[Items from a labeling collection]
# # # # # # #

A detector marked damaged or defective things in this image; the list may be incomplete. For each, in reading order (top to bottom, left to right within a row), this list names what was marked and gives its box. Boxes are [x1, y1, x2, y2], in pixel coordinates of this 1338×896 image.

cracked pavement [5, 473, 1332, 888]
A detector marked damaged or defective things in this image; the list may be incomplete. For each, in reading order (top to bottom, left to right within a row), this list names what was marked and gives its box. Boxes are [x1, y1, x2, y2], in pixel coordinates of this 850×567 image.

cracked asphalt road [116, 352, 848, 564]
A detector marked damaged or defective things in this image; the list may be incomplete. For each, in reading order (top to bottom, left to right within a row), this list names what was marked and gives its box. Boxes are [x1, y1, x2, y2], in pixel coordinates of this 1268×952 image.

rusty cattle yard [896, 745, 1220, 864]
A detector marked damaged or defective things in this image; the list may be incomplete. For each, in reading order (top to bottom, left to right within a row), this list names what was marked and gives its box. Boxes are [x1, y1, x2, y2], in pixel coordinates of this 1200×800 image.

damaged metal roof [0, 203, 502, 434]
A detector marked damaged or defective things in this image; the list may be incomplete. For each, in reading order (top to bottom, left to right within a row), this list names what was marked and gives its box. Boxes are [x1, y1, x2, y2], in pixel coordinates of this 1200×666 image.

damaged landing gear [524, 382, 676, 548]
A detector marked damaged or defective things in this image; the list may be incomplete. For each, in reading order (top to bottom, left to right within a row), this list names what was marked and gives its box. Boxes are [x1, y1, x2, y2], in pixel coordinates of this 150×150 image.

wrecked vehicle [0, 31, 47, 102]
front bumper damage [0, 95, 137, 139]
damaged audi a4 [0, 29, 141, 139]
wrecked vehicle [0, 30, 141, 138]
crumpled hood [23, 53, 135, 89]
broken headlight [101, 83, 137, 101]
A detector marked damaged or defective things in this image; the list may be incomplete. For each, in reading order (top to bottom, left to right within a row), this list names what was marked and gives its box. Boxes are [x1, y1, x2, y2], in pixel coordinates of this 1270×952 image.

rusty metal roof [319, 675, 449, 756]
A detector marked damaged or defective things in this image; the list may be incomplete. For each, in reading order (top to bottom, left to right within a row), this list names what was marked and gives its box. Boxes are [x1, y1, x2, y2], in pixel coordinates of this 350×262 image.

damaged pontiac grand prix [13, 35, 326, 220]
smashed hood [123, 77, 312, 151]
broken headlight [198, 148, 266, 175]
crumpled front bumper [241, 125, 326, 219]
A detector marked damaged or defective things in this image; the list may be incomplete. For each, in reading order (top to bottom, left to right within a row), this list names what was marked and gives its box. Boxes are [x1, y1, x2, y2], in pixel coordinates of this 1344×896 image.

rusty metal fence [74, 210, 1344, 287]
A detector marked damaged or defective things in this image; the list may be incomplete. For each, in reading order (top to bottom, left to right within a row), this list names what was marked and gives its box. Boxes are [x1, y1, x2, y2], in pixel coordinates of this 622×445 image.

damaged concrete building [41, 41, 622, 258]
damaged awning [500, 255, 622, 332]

# # # # # # #

SET PROBLEM:
Format the stretch of the records above from the line containing "this 1268×952 image." through the line containing "rusty cattle yard [896, 745, 1220, 864]" as a Markdown table with columns Number and Record line, omitting blank lines. Include only those lines.

RESULT:
| Number | Record line |
|---|---|
| 1 | A detector marked damaged or defective things in this image; the list may be incomplete. For each, in reading order (top to bottom, left to right within a row), this list names what was marked and gives its box. Boxes are [x1, y1, x2, y2], in pixel coordinates of this 1268×952 image. |
| 2 | rusty cattle yard [896, 745, 1220, 864] |